You are viewing a plain text version of this content. The canonical link for it is here.

Posted to dev@httpd.apache.org by Luca Toscano <to...@gmail.com> on 2018/02/01 03:38:36 UTC

Re: [users@httpd] problems benchmarking php-fpm/proxy_fcgi with h2load

Hi Yann,

2018-01-21 4:42 GMT-08:00 Yann Ylavic <yl...@gmail.com>:

>
> Reusing connections means that we can have ThreadsPerChild sockets per
> backend (per child process).
> Is it really a leak (the more requests, the more sockets, never
> closed), or does it stop at ThreadsPerChild?
>

This was a red herring due to my ignorance about lsof and how it reports
fds opened by process and its threads, I don't believe that there is any
leak of fds.


> My patch simply disables connections recycling/reuse for Unix sockets,
> but it's probably not the right since that's supposed to work.
> Could it be that php-fpm simply does not like connections
> keepalive/reuse? There may be a reason why we disablereuse by default
> in mod_proxy_fcgi...
> Where do communications stop working at 60%, something in the error
> log? Possibly some tcpdump/wireshark between proxy_fcgi and the
> backend could help here too.
>


I did some testing with different httpd/php-fpm configurations and I
noticed something interesting. I removed mod_http2 and used a static/fixed
number of php-fpm workers to simplify the picture, and I was able to
reproduce the issue way before reaching the 60% limit using http/1.1. In
the logs I can clearly see that one httpd process/thread stops logging
after sending the environment variables, and gdb shows this:

Thread 2 (Thread 0x7f99ecf19700 (LWP 21755)):
#0  0x00007f99f60b76ad in poll () at ../sysdeps/unix/syscall-template.S:84
#1  0x00007f99f6e024f4 in apr_poll (aprset=aprset@entry=0x7f99ecf16a00,
    num=num@entry=1, nsds=nsds@entry=0x7f99ecf169b4, timeout=<optimized
out>)
    at poll/unix/poll.c:120
#2  0x00007f99f0b45893 in dispatch (conn=conn@entry=0x56217d285a60,
    conf=conf@entry=0x56217d1c6800, r=r@entry=0x7f99d8007820,
    setaside_pool=0x7f99d800d898, err=err@entry=0x7f99ecf18b40,
    bad_request=bad_request@entry=0x7f99ecf18ae4,
has_responded=0x7f99ecf18ae8,
    request_id=1) at mod_proxy_fcgi.c:563
#3  0x00007f99f0b46e32 in fcgi_do_request (p=<optimized out>, origin=0x0,
    uri=<optimized out>, url=<optimized out>, server_portstr=0x7f99ecf18b20
":8443",
    conf=0x56217d1c6800, conn=0x56217d285a60, r=0x7f99d8007820) at
mod_proxy_fcgi.c:936
#4  proxy_fcgi_handler (r=0x7f99d8007820, worker=<optimized out>,
conf=<optimized out>,
    url=<optimized out>, proxyname=<optimized out>, proxyport=<optimized
out>)
    at mod_proxy_fcgi.c:1050
[..]

And all the php-fpm workers this (sadly without debug symbols):

Thread 1 (Thread 0x7fe67a0bcd40 (LWP 21882)):
#0  0x00007fe676b2a1f0 in __read_nocancel () at
../sysdeps/unix/syscall-template.S:84
#1  0x00000000007a9734 in ?? ()
#2  0x00000000007aad60 in fcgi_accept_request ()
#3  0x0000000000464424 in main ()

strace shows the php-fpm process blocked in read(4,

Interesting stats running h2load:

*   -n100000 -c10 -m10 https://etc..

With http/2 I can see the h2load reaching 100%, meanwhile with http/1.1 it
doesn't even reach 10% before blocking like described above.

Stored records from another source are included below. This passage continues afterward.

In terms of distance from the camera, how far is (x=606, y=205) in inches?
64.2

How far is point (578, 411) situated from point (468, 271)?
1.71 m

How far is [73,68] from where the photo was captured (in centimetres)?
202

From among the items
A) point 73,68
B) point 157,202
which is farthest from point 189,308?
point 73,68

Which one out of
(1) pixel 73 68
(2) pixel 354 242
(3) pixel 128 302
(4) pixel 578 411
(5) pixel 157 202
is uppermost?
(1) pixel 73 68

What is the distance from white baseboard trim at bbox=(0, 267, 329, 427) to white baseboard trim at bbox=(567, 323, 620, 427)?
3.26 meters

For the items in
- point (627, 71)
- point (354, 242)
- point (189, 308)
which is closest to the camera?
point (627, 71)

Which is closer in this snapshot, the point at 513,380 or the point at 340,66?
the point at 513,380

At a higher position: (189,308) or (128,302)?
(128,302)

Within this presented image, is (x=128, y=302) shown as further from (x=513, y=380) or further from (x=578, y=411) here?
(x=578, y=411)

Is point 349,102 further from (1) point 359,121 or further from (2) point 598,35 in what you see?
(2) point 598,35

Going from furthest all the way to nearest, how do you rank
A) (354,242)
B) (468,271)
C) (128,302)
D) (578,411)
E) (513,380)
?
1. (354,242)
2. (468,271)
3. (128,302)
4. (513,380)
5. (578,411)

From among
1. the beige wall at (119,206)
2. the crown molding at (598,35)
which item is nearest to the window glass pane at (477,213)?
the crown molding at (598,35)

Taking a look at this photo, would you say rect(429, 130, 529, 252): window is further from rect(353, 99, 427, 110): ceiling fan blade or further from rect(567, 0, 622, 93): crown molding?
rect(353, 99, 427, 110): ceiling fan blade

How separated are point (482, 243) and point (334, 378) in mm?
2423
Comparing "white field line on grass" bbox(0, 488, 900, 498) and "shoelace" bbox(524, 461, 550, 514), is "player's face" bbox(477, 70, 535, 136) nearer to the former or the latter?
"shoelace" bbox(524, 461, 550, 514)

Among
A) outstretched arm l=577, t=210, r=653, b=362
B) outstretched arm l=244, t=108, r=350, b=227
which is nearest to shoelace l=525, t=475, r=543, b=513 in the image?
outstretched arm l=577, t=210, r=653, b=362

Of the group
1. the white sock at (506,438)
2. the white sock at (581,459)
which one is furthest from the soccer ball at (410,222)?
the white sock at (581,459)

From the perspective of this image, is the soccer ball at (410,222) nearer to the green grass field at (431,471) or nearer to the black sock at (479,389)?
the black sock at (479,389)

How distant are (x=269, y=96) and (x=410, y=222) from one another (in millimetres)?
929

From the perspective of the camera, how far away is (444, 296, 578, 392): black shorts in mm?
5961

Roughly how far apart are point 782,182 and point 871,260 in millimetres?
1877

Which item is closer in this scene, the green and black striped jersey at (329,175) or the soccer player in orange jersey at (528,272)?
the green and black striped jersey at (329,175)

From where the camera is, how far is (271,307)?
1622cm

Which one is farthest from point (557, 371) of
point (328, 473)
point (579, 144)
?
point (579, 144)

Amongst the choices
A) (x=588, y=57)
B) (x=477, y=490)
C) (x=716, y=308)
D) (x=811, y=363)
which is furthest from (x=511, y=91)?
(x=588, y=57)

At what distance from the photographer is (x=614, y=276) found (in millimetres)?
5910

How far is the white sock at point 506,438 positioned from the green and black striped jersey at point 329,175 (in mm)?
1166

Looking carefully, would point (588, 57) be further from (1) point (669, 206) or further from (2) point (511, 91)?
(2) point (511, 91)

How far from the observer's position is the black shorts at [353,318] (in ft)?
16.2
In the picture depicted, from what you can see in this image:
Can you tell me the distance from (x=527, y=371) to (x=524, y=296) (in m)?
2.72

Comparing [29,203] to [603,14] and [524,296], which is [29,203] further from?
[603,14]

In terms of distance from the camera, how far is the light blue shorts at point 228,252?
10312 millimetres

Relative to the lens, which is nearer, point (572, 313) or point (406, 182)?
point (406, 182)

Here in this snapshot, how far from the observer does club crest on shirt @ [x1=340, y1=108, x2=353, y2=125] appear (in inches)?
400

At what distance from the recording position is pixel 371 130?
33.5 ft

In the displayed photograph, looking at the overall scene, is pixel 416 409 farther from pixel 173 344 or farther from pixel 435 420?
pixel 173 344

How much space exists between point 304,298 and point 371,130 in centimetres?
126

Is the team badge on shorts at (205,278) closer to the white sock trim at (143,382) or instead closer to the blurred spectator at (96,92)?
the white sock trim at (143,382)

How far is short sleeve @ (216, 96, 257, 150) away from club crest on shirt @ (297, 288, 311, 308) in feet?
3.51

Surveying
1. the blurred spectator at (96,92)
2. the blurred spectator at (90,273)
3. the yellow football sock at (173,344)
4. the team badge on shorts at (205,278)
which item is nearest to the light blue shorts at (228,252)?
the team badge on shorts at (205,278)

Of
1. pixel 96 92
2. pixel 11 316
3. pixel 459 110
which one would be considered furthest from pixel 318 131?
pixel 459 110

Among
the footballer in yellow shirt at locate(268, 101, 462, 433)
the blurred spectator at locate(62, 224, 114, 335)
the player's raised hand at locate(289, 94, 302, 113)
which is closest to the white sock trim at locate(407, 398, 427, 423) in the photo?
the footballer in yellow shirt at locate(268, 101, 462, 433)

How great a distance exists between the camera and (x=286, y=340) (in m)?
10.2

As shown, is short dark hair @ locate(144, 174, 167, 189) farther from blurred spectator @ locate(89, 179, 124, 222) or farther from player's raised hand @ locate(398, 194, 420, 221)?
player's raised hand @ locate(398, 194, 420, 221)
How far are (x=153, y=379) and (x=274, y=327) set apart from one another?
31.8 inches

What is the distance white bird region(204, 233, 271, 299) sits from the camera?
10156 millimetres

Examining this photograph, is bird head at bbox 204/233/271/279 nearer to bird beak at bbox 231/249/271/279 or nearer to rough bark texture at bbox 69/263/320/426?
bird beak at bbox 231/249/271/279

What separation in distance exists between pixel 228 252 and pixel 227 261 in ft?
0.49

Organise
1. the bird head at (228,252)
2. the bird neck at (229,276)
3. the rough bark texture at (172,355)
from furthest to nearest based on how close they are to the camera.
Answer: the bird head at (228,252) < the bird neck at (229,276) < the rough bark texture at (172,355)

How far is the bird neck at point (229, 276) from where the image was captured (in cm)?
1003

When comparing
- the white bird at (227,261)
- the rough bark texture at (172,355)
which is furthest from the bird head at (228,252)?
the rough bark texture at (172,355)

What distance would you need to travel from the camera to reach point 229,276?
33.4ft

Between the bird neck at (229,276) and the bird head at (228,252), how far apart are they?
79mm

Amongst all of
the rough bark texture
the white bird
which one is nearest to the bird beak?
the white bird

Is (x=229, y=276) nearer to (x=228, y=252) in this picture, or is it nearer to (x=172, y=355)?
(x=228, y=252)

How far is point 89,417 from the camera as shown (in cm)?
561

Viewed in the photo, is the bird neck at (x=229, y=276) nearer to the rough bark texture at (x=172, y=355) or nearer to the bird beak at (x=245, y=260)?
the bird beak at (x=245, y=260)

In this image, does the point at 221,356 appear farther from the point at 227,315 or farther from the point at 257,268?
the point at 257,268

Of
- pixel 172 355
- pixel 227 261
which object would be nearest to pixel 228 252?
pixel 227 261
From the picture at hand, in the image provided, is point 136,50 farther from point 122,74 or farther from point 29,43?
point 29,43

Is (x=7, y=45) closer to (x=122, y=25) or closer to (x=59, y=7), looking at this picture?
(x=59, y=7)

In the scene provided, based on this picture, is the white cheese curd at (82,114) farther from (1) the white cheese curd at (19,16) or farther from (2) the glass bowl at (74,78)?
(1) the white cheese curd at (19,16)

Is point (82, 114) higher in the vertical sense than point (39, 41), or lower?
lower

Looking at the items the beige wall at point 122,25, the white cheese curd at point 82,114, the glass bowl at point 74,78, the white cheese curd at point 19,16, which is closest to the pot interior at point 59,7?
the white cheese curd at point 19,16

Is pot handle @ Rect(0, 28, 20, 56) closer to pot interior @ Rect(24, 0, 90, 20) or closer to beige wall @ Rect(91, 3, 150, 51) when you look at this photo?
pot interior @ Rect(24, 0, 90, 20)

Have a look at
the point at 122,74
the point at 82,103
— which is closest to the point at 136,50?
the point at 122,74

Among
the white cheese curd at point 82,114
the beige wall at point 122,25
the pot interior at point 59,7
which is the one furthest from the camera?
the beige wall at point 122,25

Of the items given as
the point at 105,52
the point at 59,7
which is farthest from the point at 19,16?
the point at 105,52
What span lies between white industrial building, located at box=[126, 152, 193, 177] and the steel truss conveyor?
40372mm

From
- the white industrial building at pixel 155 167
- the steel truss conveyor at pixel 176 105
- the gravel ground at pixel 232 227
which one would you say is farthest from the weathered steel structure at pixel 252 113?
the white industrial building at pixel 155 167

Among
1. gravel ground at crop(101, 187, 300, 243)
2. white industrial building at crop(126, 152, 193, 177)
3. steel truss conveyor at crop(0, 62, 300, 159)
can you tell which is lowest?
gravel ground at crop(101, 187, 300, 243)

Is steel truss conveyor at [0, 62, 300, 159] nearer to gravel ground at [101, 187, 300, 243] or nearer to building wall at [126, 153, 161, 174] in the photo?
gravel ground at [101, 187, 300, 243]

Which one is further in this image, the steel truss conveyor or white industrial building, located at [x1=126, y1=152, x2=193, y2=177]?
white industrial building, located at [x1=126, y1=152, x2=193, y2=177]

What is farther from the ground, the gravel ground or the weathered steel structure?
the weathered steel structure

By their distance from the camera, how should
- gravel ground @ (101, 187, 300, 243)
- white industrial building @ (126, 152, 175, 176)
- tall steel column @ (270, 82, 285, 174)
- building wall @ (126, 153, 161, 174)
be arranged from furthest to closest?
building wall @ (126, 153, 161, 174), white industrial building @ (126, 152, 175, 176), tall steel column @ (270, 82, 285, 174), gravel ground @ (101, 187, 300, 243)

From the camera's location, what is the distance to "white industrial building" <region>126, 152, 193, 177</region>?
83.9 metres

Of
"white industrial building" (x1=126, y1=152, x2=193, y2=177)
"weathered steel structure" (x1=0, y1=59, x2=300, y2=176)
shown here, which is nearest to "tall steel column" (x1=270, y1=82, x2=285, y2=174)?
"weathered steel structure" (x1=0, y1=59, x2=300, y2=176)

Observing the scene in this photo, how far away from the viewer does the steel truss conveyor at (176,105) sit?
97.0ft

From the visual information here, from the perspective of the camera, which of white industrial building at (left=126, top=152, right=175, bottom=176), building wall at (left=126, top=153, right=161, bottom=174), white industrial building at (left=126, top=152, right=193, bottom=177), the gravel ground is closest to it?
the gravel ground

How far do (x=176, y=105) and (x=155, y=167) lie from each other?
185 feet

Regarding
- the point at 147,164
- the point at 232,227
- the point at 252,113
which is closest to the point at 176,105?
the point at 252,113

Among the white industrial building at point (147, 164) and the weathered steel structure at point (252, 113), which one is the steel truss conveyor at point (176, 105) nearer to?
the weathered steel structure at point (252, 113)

*  -n100000 -c100 -m10 https://etc..

Problems showing up with http/2 too. In both case setting Timeout (or
ProxyTimeout) to a low value makes connections to get closed due to
inactivity and h2load slowly proceeds.

pstree of my testing environment:

|-httpd-+-httpd
|       `-10*[httpd---21*[{httpd}]]

|-php5-fpm---10*[php5-fpm]


The impression that I have is that somehow mod_proxy_fcgi sends a FCGI
request over a (reused) unix socket's fd and waits polling the fcgi's
backend response, that in the meantime is doing something else. I am going
to do more tests in the following days, but if anybody has a clear idea
about what's happening please let me know :)

Thanks!

Luca

Re: [users@httpd] problems benchmarking php-fpm/proxy_fcgi with h2load

Posted by Luca Toscano <to...@gmail.com>.

2018-02-04 2:27 GMT+01:00 Yann Ylavic <yl...@gmail.com>:
>
>
> I'm not sure playing with 'max' is the the right thing to do in this
> case, it makes few sense to configure max_children on fpm lower than
> httpd's MaxRequestWorkers, they probably should be the same in the
> first place.
> Limits should indeed be imposed by the proxy (according to upstream
> capacity), but 'max' is kind of waste of resources here on the proxy
> side, the right/same MaxRequestWorkers on httpd should be enough (with
> possibly reasonable/agressive MaxSpareThreads/Servers) provided it
> does not exceed fpm's max_children.


Definitely, I agree. What I meant to say with the 'max' comment was that it
is a quick way to workaround the stall :)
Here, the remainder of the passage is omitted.